Simonetos Simonetos - 6 months ago 23
Vb.net Question

VB.NET - How to grab specific part of text from a local html file and use it as variable?

I am making a small "home" application using VB. As the title says, I want to grab a part of text from a local html file and use it as variable, or put it in a textbox.

I have tried something like this...

Private Sub Open_Button_Click(sender As Object, e As EventArgs) Handles Open_Button.Click
Dim openFileDialog As New OpenFileDialog()
openFileDialog.CheckFileExists = True
openFileDialog.CheckPathExists = True
openFileDialog.FileName = ""
openFileDialog.Filter = "All|*.*"
openFileDialog.Multiselect = False
openFileDialog.Title = "Open"

If openFileDialog.ShowDialog = Windows.Forms.DialogResult.OK Then
Dim fileReader As String = My.Computer.FileSystem.ReadAllText(openFileDialog1.FileName)
TextBox.Text = fileReader
End If
End Sub


The result is to load the whole html code inside this textbox. What should I do so to grab a specific part of html files's code?
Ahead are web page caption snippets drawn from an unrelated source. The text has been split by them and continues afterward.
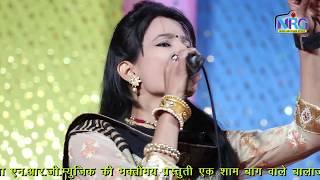 Balaji Bhajan 2017 | Lal Langoto Bala | Kadi Sehna Live | Madhubala Rao | Rajasthani Devotional Song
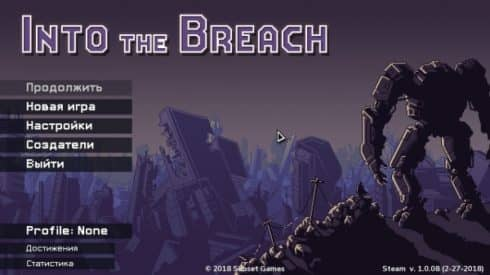 Into the Breach — русификатор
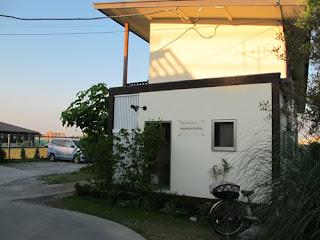 Green House Tsukuba Ibaraki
Let's say I want to grab only the word text from this span...
<span id="something">This is a text!!!</a>

Answer

I make the following assumptions on this answer.
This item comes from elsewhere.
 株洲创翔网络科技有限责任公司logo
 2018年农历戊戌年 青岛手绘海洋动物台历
  1. Your html is valid - i.e. the id is completely unique in the document.
  2. You will always have an id on your html tag
  3. You'll always be using the same tag (e.g. span)

I'd do something like this:

' get the html document

 Dim fileReader As String = My.Computer.FileSystem.ReadAllText(openFileDialog1.FileName)

' split the html text based on the span element

Dim fileSplit as string() = fileReader.Split(New String () {"<span id=""something"">"}, StringSplitOptions.None)

' get the last part of the text

fileReader = fileSplit.last

' we now need to trim everything after the close tag

fileSplit = fileReader.Split(New String () {"</span>"}, StringSplitOptions.None)

' get the first part of the text 

fileReader = fileSplit.first

' the fileReader variable should now contain the contents of the span tag with id "something"

Note: this code is untested and I've typed it on the stack exchange mobile app, so there might be some auto correct typos in it.

You might want to add in some error validation such as making sure that the span element only occurs once, etc.